時には非情な決断を迫られることだってある。
アラドは、メッサーに恨まれるな、とボヤき不敵に笑うと、一転して冷徹な顔に切り替わった。
「各小隊に告ぐ!全機撤退!全速力でアル・シャハルを離脱しろ!!」
「撤退!?」
「それって……!」
「待てよ隊長!ワルキューレはどうするんだ!!」
(……やっぱりか。
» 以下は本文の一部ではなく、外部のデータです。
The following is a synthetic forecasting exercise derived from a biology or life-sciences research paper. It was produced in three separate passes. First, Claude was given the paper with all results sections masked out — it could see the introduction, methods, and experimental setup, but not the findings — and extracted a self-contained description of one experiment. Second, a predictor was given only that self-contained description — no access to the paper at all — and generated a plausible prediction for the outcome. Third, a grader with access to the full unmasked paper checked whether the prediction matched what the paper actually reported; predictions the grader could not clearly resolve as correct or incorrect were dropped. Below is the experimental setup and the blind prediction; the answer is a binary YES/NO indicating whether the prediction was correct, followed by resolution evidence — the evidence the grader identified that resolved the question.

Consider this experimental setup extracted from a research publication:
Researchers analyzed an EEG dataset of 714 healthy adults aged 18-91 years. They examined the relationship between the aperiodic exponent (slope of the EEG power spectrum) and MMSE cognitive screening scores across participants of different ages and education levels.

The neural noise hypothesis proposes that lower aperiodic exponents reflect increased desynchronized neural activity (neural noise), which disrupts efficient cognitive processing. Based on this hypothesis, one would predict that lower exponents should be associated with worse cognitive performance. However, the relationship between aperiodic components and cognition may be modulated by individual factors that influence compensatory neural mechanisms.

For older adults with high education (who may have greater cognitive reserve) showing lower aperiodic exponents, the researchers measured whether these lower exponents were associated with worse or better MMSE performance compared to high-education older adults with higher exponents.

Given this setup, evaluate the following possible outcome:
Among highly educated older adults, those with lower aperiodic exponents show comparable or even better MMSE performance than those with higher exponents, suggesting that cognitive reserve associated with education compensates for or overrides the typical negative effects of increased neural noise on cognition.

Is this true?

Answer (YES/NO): YES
そう言うと思ったぜ)
ハヤテの反発は予想していた。
戦士になってから日の浅いハヤテが、この命令を受け入れるとは思っていない。
理不尽に抗うのが人間だ。
そういう意味では、合理的な判断を下すアラドも、それを仕方なくとも受け入れるチャックもミラージュも、もう人間ではないのかもしれない。
その真っ直ぐさが、少し羨ましいとアラドは思った。
しかし、だからこそ、自分たちは冷徹な軍人に徹しなければならないのだ。
「……回収用の輸送機が降下する余裕はない」
「見捨てろってことかよ!!」
「——反論は聞かん!!」
「……ッ!」
今までにないほどのアラドの剣幕に、ハヤテは何も言えなくなる。
「撤退だ!俺たちがいなくなったら誰がこの球状星団を救うんだ!!」
「……だけどよ!!」
ハヤテの顔が渋面に歪む。
操縦桿を握りしめる手が震えていた。
自分の無力さに歯嚙みをして、眼下に、戦場に残るワルキューレへと視線を移す。
「……!」
と、ハヤテの目が大きく見開かれた。
彼女たちに迫る三機の〈Sv-262〉の機影が、虹彩に反射する。
「マズいッ!!」
ほとんど無意識に近かった。
敵機を捉えると同時に操縦桿を傾けたハヤテの〈VF-31J〉が、
そこには、戻れないかもしれないという懸念も、ためらいもなく、ワルキューレを守るという使命を全うしようとした騎士の姿だけがあった。
◆
空が黒く染め上げられる。
巨大な戦艦と神殿が視界を埋め尽くす。
スバルも、カナメも、マキナもレイナも、それをただ呆然と見上げることしかできなかった。
悲しむ間も与えられず、次々と変化する状況に思考が追いつかない。
「……なんだ、あれ」
「ウィンダミアの戦艦……いえ、遺跡?」
「どっちにしてもヤバい雰囲気しかしませんがね……」
「そうね……ここは退いたほうがよさそう」
踵を返して、マキナたちに駆け寄るカナメを横目に、スバルは再度、空に浮かぶ"それ"を見上げて、気づいた。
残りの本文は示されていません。